TASK STATEMENT —
Everything from the line that contains "phylum: Chordata" to the end of the records below, both lines included, should be transcribed exactly and returned alone.

==== EXCERPTED RECORDS

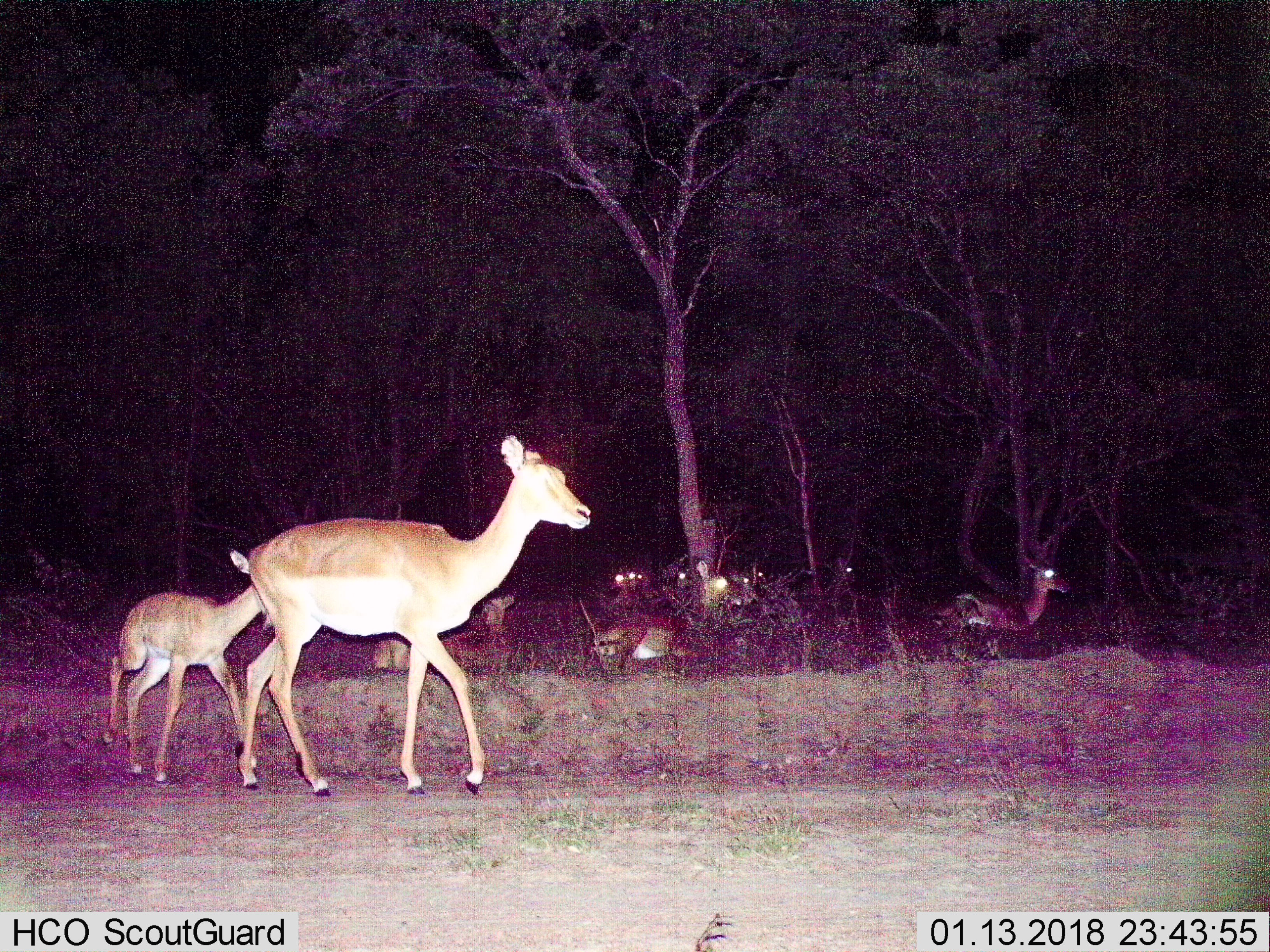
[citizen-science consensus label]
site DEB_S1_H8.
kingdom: Animalia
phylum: Chordata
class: Mammalia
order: Artiodactyla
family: Bovidae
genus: Aepyceros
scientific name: Aepyceros melampus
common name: impala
Impala (Aepyceros melampus), count 11-50. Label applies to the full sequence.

========

OUTPUT OF THE TASK —
phylum: Chordata
class: Mammalia
order: Artiodactyla
family: Bovidae
genus: Aepyceros
scientific name: Aepyceros melampus
common name: impala
Impala (Aepyceros melampus), count 11-50. Label applies to the full sequence.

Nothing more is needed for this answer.